EXPLORE THE MATERIAL
**1)** In the Lexington travel post, in which months does Keeneland Race track run?
**2)** List every Cincinnati business that the Lexington travel post says you must visit.
**3)** Pick up the Lexington travel post at the point where it stops, and carry it on.

STUDY TEXT

We lived in Cincinnati for 20 years and for a weekend getaway we loved Lexington.  We hired a tour guide for private tours of the exquisite horse farms plus the alumni house at the U of Kentucky.  If you love horses, rolling green land with picturesque fences and homes with horse barns, this is for you!  Unfortunately Keeneland Race track only runs May and October, but it might be worth checking.  The Kentucky Horse Park is a museum about the history of the horse, very well done, imo.  We stayed at a Marriott there in the horse country; I'll dig into the website to see if it is still a Marriott property.  I think it was affiliated with a golf course (we're not golfers).  There are antique shops and lovely historic homes that you could spend time at.  Kentucky is one of the most serene, pastoral states in our nation and gets very little press.  

When in Cincinnati you MUST go to Graeters for ice cream, Skyline for chili and Buskens for glazed donuts.


----------



## dmharris (Aug 25, 2011)

DATA PROVIDED
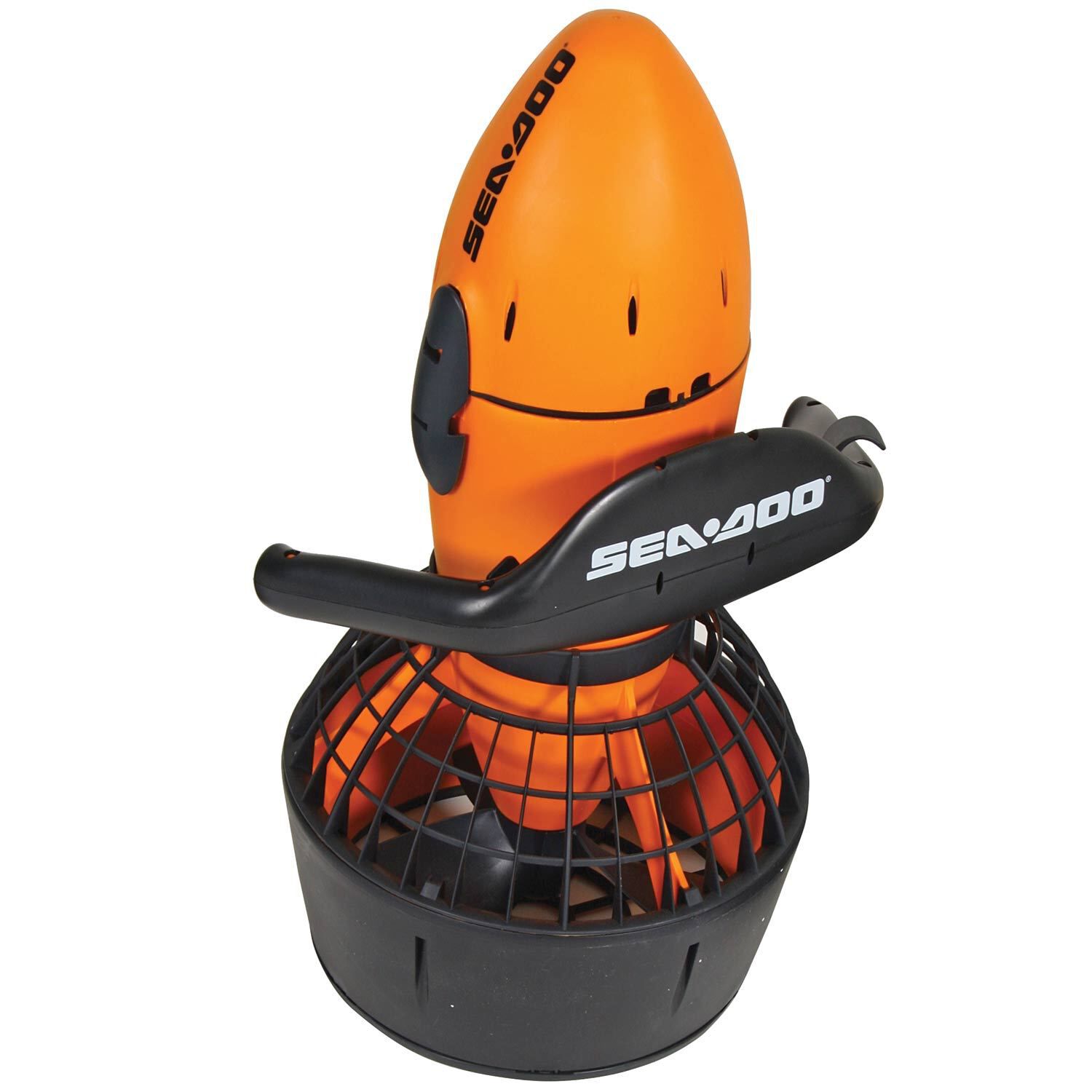 Pro Seascooter™ Pro Seascooter™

EXERCISE RESULTS
**1)** May and October

**2)** Graeters, Skyline, Buskens

**3)**
http://www.marriott.com/hotels/travel/lexky-griffin-gate-marriott-resort-and-spa/

I found it, the Griffin Gate, Marriott resort.  I think you'll love it.  September will be PERFECT weather.  The only better time to be there is in the spring during the foal birthing season.   The concierge will help you set up a tour as the horse farms are no longer open to the public.  We had a private tour and were in the barns with those amazing animals.  I'm jealous, other than the sea, it's one of my favorite parts of the country.


----------



## #1 Cowboys Fan (Aug 26, 2011)

Keep those suggestions coming.

(sorry---we can't do much with horses----allergies    )

Pat


----------



## dmharris (Aug 27, 2011)

#1 Cowboys Fan said:


> (sorry---we can't do much with horses----allergies    )
> 
> Pat



Who would guess that a Cowboys fan would be allergic to horses?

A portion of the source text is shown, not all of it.